Mutyh Gene is an important component in the neurobiology of neurodegenerative diseases. This page provides detailed information about its structure, function, and role in disease processes.
{{Infobox gene
|name=MUTYH
|symbol=MUTYH
|full_name=MutY DNA glycosylase
|alias=MYH
|location=Chromosome 1p34.2
|gene_id=4599
|omim=604933
|ensembl=ENSG00000132781
|uniprot=Q9U998
|diseases=Parkinson's Disease, Alzheimer's Disease, Cancer, Ataxia-Telangiectasia
}}
MUTYH (MutY DNA glycosylase) is a DNA repair enzyme involved in base excision repair (BER), specifically targeting oxidative DNA damage. MUTYH removes adenine misincorporated opposite 8-oxoguanine (8-oxoG), preventing G:C to T:A transversions. This "GO" system (OGG1-MUTYH) is crucial for maintaining genomic integrity in post-mitotic neurons.
MUTYH recognizes and removes adenine incorrectly paired with 8-oxoG. Without MUTYH, the mispaired adenine becomes fixed as a G:C to T:A mutation during replication.
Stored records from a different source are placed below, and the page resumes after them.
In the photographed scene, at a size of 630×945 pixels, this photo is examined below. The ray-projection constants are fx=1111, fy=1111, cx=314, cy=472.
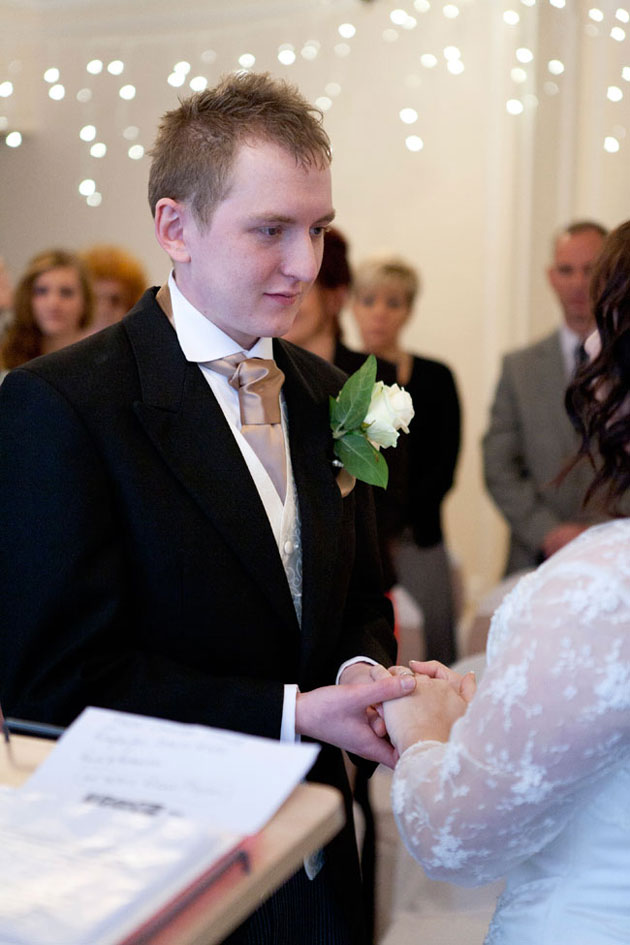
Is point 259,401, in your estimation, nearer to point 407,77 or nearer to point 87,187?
point 87,187

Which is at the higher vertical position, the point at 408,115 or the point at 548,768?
the point at 408,115

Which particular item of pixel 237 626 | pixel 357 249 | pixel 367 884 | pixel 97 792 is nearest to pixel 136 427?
pixel 237 626

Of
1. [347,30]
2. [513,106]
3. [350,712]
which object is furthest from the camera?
[347,30]

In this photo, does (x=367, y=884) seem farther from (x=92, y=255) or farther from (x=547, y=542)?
(x=92, y=255)

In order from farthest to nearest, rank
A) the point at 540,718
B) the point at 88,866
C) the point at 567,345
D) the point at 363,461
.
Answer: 1. the point at 567,345
2. the point at 363,461
3. the point at 540,718
4. the point at 88,866

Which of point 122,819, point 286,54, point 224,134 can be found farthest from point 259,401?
point 286,54

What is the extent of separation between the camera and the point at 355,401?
5.76ft

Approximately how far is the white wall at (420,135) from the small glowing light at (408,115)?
3 centimetres

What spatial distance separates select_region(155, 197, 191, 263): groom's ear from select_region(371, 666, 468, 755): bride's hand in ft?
2.22

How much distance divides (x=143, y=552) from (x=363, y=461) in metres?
0.40

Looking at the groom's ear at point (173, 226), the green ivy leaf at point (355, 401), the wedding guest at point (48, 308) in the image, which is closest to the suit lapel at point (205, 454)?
the groom's ear at point (173, 226)

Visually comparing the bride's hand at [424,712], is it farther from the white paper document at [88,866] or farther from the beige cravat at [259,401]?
the white paper document at [88,866]

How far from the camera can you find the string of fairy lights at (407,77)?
5227mm

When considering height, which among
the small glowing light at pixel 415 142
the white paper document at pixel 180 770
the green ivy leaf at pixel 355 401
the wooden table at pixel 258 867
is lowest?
the wooden table at pixel 258 867
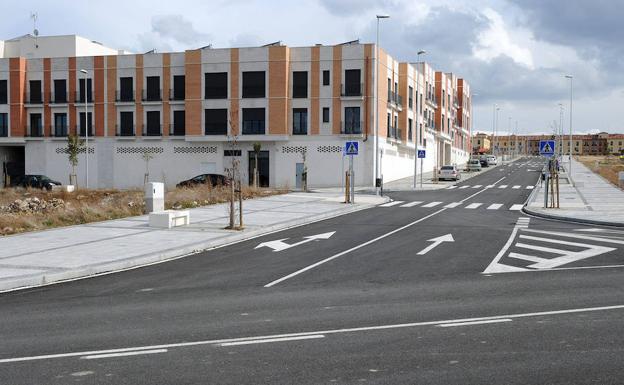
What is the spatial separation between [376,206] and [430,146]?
4761cm

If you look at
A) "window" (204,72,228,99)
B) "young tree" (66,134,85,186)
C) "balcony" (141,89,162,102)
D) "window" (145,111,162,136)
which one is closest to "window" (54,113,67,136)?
"young tree" (66,134,85,186)

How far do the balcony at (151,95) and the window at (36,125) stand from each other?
1041 centimetres

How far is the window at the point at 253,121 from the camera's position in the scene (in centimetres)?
5306

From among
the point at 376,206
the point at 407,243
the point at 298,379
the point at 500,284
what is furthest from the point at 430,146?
the point at 298,379

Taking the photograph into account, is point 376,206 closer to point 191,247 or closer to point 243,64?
point 191,247

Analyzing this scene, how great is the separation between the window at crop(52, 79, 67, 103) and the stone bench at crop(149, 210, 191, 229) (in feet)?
139

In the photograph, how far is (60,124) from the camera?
58.3 meters

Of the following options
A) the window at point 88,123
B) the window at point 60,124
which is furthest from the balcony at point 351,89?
the window at point 60,124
MUTYH works in concert with OGG1 (which removes 8-oxoG) and other BER proteins to maintain genome stability:
| Partner | Function |
|---|---|
| OGG1 | Removes 8-oxoG from DNA |
| APE1 | Cleaves AP sites |
| PARP1 | Signals DNA damage |
| XRCC1 | Scaffold protein |
| DNA Pol β | Gap filling |
| LIG3 | Nick sealing |
MUTYH also localizes to mitochondria, protecting mitochondrial DNA from oxidative damage. Mitochondrial localization is mediated by:
MUTYH is expressed in all tissues, with high expression in:
| Approach | Status | Notes |
|---|---|---|
| MUTYH activators | Research | Enhance repair capacity |
| Antioxidants | Clinical | Reduce substrate burden |
| Gene therapy | Preclinical | AAV-MUTYH delivery |
| PARP inhibitors | Approved (cancer) | Synthetic lethality |
Shibutani S, et al. (1991). Insertion of bases at apurinic/apyrimidinic sites. Nature. 349(6308):431-434. PMID:1825198
Nakabeppu Y, et al. (2014). The repair of 8-oxoguanine in mitochondrial DNA and neurodegeneration. J Neurosci Res. 92(11):1529-1543. PMID:24862988
Goto M, et al. (2016). MUTYH variants and Parkinson's disease. Neurology. 86(17):1520-1527. PMID:27091928
Markkanen E, et al. (2015). Not all DNA repair is created equal: 8-oxoguanine metabolism. DNA Repair. 32:118-124. PMID:25957454
van Loon B, et al. (2010). The base excision repair pathway in brain. J Neurochem. 114(3):672-686. PMID:20477942
Cardozo-Pelaez F, et al. (2000). Oxidative DNA damage in the aging brain. J Neurosci. 20(24):9112-9121. PMID:11124986
Englander EW, et al. (2005). Brain capacity for repair of oxidatively damaged DNA. Adv Exp Med Biol. 570:251-262. PMID:15702566
Weissman L, et al. (2007). Defective DNA repair in mitochondrial DNA. Mitochondrion. 7(5):312-320. PMID:17627813
The study of Mutyh Gene has evolved significantly over the past decades. Research in this area has revealed important insights into the underlying mechanisms of neurodegeneration and continues to drive therapeutic development.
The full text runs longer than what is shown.